— TASK TO CARRY OUT —
Pick every line from the data below that contains the string "fundingchoicesmessages" and copy it.

══════════════════════════════

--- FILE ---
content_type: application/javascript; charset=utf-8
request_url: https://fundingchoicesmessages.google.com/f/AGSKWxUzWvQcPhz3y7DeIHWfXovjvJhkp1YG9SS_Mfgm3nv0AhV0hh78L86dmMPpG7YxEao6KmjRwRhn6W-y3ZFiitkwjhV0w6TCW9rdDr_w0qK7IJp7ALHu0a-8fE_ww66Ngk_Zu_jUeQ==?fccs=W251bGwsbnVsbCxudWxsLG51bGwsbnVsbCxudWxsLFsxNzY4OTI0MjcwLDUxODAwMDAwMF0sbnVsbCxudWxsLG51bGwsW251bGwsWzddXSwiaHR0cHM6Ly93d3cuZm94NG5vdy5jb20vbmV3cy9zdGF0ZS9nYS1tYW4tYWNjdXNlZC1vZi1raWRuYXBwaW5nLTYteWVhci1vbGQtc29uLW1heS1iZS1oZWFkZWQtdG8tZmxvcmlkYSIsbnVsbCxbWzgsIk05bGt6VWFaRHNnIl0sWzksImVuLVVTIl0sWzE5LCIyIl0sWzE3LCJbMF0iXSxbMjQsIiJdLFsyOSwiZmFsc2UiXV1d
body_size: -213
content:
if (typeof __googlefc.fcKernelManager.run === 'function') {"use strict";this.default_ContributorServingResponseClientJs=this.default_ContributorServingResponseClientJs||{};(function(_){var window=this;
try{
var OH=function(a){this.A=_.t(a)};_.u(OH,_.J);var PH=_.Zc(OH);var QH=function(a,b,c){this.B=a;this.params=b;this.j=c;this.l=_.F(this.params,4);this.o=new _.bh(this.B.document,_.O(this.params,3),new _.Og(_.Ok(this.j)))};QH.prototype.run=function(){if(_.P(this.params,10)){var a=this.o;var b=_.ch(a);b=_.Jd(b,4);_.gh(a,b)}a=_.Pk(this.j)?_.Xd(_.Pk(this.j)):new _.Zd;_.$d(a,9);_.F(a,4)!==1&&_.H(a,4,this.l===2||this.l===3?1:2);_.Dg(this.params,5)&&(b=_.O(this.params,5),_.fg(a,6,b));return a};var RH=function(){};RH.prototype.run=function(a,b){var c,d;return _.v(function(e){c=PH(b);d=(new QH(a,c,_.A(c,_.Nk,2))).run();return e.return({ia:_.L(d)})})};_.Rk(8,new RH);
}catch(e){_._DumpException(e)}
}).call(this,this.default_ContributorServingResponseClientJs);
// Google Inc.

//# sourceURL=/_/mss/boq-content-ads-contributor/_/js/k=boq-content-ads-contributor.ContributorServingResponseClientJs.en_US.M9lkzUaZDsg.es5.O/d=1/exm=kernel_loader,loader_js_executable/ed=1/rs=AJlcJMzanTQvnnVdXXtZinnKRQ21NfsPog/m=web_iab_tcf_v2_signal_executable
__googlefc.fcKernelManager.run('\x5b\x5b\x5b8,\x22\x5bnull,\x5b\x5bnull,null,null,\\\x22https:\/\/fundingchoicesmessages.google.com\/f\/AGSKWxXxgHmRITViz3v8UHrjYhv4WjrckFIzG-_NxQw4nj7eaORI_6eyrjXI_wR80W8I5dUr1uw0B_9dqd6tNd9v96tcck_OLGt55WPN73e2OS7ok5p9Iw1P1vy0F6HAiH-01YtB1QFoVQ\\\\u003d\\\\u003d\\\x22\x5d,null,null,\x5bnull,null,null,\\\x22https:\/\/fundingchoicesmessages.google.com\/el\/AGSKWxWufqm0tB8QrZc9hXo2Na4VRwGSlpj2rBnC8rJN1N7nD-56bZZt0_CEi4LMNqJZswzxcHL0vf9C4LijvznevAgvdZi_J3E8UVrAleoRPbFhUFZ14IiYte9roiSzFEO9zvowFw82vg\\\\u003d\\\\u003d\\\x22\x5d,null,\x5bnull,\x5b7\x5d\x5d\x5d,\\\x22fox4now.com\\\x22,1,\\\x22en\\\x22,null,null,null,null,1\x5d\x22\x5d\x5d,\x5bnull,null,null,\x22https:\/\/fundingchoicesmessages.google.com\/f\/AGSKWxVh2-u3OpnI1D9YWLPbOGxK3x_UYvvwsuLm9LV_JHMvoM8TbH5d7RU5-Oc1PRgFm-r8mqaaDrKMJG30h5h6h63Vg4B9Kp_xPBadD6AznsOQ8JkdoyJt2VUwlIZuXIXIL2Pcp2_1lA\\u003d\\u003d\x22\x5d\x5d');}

══════════════════════════════

— EXERCISE RESPONSE —
request_url: https://fundingchoicesmessages.google.com/f/AGSKWxUzWvQcPhz3y7DeIHWfXovjvJhkp1YG9SS_Mfgm3nv0AhV0hh78L86dmMPpG7YxEao6KmjRwRhn6W-y3ZFiitkwjhV0w6TCW9rdDr_w0qK7IJp7ALHu0a-8fE_ww66Ngk_Zu_jUeQ==?fccs=W251bGwsbnVsbCxudWxsLG51bGwsbnVsbCxudWxsLFsxNzY4OTI0MjcwLDUxODAwMDAwMF0sbnVsbCxudWxsLG51bGwsW251bGwsWzddXSwiaHR0cHM6Ly93d3cuZm94NG5vdy5jb20vbmV3cy9zdGF0ZS9nYS1tYW4tYWNjdXNlZC1vZi1raWRuYXBwaW5nLTYteWVhci1vbGQtc29uLW1heS1iZS1oZWFkZWQtdG8tZmxvcmlkYSIsbnVsbCxbWzgsIk05bGt6VWFaRHNnIl0sWzksImVuLVVTIl0sWzE5LCIyIl0sWzE3LCJbMF0iXSxbMjQsIiJdLFsyOSwiZmFsc2UiXV1d
__googlefc.fcKernelManager.run('\x5b\x5b\x5b8,\x22\x5bnull,\x5b\x5bnull,null,null,\\\x22https:\/\/fundingchoicesmessages.google.com\/f\/AGSKWxXxgHmRITViz3v8UHrjYhv4WjrckFIzG-_NxQw4nj7eaORI_6eyrjXI_wR80W8I5dUr1uw0B_9dqd6tNd9v96tcck_OLGt55WPN73e2OS7ok5p9Iw1P1vy0F6HAiH-01YtB1QFoVQ\\\\u003d\\\\u003d\\\x22\x5d,null,null,\x5bnull,null,null,\\\x22https:\/\/fundingchoicesmessages.google.com\/el\/AGSKWxWufqm0tB8QrZc9hXo2Na4VRwGSlpj2rBnC8rJN1N7nD-56bZZt0_CEi4LMNqJZswzxcHL0vf9C4LijvznevAgvdZi_J3E8UVrAleoRPbFhUFZ14IiYte9roiSzFEO9zvowFw82vg\\\\u003d\\\\u003d\\\x22\x5d,null,\x5bnull,\x5b7\x5d\x5d\x5d,\\\x22fox4now.com\\\x22,1,\\\x22en\\\x22,null,null,null,null,1\x5d\x22\x5d\x5d,\x5bnull,null,null,\x22https:\/\/fundingchoicesmessages.google.com\/f\/AGSKWxVh2-u3OpnI1D9YWLPbOGxK3x_UYvvwsuLm9LV_JHMvoM8TbH5d7RU5-Oc1PRgFm-r8mqaaDrKMJG30h5h6h63Vg4B9Kp_xPBadD6AznsOQ8JkdoyJt2VUwlIZuXIXIL2Pcp2_1lA\\u003d\\u003d\x22\x5d\x5d');}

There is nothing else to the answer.